### Extract to read ###
Short corsets have been used as light corsets for sleeping or light corsets that may be used next to the skin or over clothing. There are also elastic girdle belt styles that have been used on the inside of shape-enhancing garments, on their own as shapeware (items designed to be worn under and not be visible that help smooth, shape the figure to improve look of the wearer.)

There are a number of modern fashions that resemble the styles of the past, from wide elastic belts to actual modern corsets. The trend and styling of these belts moves rather quickly but the basic design remains the same: elastic in the back with some sort of closure in the front meant to define the waist or accent an outfit.

The more traditional boned styles of corset still exist in modern corset making. The corset styles that best represent this classic waist cincher fashion are 'Spanish belts' that can also come with elastic in the back, and act very much like the more modern belt-like styles.
###
According to the corset text, what basic design stays the same in modern belts even as trends change? The items come from a separate source.
### Given records ###
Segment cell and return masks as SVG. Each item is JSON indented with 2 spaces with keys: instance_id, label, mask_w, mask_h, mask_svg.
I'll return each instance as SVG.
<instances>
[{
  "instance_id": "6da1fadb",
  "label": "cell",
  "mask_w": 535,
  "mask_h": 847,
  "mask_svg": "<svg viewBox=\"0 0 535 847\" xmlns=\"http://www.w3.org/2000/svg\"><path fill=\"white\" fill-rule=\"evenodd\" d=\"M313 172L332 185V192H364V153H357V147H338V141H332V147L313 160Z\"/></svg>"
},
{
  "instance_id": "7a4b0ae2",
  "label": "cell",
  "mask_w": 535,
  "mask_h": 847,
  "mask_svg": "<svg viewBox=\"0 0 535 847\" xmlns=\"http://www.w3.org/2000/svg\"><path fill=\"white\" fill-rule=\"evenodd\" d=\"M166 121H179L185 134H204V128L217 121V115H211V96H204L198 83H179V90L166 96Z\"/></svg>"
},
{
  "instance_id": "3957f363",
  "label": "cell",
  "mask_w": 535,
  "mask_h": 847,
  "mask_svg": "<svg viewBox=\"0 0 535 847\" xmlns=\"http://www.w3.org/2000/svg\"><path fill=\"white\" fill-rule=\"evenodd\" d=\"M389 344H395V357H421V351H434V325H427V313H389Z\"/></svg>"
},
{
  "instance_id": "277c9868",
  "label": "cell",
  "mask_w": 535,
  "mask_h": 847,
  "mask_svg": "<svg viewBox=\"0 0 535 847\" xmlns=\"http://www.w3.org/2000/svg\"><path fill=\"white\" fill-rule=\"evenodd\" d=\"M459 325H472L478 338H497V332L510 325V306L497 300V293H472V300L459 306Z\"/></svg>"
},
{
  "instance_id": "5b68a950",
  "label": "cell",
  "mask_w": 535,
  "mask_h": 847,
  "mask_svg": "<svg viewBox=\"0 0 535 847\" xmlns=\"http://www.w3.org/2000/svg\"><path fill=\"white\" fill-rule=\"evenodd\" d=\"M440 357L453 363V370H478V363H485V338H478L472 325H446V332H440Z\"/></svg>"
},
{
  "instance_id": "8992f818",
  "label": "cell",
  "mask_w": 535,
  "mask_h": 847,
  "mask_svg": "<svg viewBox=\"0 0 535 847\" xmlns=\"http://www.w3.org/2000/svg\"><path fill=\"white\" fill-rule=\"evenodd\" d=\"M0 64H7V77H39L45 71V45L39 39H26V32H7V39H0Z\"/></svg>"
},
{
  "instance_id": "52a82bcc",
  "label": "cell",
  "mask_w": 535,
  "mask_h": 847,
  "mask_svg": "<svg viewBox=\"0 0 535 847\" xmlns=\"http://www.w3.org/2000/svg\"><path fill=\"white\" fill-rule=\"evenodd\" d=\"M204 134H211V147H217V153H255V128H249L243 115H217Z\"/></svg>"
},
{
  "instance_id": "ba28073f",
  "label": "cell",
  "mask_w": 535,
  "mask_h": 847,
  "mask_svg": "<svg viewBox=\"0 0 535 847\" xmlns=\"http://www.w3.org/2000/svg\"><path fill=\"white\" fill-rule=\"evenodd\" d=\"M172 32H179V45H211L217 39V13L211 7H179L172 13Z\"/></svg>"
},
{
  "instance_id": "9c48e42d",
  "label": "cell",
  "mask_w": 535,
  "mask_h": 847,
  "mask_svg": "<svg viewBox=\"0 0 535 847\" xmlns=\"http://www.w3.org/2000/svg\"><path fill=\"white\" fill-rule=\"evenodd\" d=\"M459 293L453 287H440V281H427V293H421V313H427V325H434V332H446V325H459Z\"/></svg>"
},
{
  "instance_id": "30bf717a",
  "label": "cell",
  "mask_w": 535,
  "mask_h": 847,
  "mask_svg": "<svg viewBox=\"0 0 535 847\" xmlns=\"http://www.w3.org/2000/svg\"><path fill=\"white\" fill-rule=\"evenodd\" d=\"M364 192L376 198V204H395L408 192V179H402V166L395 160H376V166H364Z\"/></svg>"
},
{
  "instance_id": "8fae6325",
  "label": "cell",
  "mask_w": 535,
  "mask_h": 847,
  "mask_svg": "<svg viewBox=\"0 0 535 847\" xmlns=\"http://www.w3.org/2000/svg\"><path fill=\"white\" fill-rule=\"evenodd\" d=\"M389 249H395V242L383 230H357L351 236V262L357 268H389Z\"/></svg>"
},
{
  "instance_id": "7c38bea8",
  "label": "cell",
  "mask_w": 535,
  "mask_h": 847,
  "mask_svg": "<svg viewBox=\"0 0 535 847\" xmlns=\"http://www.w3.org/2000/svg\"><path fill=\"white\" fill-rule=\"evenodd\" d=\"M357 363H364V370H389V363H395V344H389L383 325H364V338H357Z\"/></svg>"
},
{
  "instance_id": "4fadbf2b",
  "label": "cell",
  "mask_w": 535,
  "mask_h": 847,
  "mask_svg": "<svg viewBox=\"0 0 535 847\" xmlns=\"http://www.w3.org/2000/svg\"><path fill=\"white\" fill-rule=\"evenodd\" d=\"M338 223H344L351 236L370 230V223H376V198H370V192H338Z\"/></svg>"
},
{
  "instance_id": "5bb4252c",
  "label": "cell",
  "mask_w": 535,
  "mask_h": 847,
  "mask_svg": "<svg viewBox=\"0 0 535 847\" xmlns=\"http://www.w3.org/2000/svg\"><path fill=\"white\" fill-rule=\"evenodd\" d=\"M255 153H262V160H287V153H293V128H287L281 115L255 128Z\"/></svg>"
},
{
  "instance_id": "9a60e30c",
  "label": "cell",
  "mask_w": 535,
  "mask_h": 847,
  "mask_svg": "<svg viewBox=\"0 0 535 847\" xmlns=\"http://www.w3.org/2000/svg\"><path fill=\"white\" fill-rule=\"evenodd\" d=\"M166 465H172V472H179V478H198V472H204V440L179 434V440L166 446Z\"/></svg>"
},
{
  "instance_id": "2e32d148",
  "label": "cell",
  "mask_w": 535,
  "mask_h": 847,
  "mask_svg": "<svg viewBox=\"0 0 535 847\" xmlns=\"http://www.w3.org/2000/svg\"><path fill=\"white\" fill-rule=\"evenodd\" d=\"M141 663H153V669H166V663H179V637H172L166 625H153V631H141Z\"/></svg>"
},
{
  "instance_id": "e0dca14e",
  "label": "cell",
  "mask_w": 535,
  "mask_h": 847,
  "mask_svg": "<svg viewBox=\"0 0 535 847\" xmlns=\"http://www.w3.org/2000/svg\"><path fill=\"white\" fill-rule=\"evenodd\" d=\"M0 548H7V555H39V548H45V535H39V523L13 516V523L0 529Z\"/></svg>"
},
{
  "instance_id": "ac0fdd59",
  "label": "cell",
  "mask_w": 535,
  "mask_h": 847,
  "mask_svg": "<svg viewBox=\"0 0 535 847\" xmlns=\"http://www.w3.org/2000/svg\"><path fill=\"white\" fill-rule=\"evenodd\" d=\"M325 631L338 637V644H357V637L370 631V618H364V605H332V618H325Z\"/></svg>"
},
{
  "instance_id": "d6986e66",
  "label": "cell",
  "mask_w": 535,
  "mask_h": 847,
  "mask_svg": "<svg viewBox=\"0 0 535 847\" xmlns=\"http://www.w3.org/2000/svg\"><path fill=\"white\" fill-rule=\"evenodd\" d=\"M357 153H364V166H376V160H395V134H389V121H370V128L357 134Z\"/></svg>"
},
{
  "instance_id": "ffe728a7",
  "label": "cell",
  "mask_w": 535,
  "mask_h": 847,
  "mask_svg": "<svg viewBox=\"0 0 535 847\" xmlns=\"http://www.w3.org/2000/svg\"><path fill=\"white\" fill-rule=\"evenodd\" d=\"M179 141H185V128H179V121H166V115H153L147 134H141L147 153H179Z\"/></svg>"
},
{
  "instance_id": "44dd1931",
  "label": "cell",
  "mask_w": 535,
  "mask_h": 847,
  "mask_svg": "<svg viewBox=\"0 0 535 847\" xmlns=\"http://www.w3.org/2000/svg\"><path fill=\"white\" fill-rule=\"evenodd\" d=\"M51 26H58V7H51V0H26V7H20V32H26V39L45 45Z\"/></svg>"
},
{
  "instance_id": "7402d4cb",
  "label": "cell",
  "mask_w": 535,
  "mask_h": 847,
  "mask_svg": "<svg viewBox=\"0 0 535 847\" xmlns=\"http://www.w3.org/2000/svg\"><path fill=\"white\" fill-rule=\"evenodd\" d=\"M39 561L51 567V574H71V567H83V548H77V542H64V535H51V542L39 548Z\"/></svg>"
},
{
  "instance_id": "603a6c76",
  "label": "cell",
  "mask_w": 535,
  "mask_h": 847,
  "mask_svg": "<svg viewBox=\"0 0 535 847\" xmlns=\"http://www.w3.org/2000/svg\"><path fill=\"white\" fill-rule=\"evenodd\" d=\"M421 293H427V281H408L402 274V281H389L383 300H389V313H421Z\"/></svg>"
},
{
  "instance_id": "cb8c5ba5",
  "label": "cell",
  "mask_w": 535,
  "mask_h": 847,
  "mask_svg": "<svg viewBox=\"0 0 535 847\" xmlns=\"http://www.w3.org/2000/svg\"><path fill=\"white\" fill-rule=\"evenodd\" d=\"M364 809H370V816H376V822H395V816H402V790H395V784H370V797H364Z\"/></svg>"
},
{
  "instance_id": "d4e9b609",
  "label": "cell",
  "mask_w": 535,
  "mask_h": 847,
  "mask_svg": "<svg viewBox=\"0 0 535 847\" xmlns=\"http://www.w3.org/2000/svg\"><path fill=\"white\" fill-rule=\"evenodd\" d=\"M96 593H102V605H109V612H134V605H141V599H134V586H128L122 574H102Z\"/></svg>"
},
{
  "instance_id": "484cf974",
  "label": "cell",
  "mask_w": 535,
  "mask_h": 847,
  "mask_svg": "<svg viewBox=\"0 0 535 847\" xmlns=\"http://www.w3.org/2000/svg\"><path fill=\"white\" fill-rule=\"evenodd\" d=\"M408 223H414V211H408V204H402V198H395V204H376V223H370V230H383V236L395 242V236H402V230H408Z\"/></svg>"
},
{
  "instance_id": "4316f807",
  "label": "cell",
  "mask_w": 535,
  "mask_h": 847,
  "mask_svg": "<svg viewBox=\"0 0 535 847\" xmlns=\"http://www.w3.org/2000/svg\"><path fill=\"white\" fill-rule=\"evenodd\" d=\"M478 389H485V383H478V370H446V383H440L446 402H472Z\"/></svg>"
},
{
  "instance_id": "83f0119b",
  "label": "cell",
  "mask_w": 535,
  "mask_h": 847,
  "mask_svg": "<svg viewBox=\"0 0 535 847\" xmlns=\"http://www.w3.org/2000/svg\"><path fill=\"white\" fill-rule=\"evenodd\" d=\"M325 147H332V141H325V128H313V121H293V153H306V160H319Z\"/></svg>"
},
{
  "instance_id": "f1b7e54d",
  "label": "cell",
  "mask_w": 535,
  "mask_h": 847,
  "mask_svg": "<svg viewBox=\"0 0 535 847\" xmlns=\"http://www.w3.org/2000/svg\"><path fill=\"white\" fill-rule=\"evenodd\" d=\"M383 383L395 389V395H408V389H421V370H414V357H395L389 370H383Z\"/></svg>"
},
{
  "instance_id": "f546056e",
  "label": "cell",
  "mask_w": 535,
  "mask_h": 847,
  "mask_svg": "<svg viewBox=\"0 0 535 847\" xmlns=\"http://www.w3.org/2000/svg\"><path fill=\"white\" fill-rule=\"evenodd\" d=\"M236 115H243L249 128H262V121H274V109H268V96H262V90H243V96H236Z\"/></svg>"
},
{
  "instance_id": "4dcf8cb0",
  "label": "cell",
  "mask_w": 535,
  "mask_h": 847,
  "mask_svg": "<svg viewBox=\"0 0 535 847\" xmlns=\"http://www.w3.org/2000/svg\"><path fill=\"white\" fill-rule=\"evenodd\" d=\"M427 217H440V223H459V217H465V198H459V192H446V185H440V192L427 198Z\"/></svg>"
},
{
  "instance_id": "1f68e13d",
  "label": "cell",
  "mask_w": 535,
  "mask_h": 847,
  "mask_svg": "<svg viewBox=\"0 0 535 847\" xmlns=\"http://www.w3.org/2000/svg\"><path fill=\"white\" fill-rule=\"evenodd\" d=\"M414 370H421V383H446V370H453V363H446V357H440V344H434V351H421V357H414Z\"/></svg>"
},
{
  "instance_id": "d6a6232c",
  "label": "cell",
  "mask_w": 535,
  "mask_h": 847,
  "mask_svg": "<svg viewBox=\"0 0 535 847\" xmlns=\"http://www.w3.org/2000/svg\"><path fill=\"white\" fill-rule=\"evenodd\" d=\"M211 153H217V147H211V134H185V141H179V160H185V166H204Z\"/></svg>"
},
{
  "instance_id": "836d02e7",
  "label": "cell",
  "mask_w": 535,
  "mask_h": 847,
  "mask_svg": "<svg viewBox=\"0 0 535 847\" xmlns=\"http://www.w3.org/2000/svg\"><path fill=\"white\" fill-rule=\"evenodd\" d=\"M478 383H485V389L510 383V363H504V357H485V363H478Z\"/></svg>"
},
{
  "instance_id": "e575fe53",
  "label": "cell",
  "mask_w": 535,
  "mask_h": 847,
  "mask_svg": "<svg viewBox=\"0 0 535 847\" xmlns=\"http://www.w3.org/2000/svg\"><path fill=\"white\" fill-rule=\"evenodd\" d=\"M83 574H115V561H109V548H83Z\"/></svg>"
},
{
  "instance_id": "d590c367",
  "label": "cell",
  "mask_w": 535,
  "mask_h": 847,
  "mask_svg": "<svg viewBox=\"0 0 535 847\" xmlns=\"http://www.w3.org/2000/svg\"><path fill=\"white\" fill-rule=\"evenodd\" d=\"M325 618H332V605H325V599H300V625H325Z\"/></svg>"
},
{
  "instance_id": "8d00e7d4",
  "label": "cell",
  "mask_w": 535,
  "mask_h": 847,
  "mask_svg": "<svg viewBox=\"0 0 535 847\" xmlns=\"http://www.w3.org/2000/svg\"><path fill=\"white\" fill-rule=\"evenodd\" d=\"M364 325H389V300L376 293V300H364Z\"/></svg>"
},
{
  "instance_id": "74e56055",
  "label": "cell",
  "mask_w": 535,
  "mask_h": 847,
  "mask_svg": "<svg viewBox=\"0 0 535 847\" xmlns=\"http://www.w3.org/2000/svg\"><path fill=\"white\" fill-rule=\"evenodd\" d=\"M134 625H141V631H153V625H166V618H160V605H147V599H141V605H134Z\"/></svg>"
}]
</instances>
###
◆ Finished exercise:
Elastic in the back with some sort of closure in the front, meant to define the waist or accent an outfit.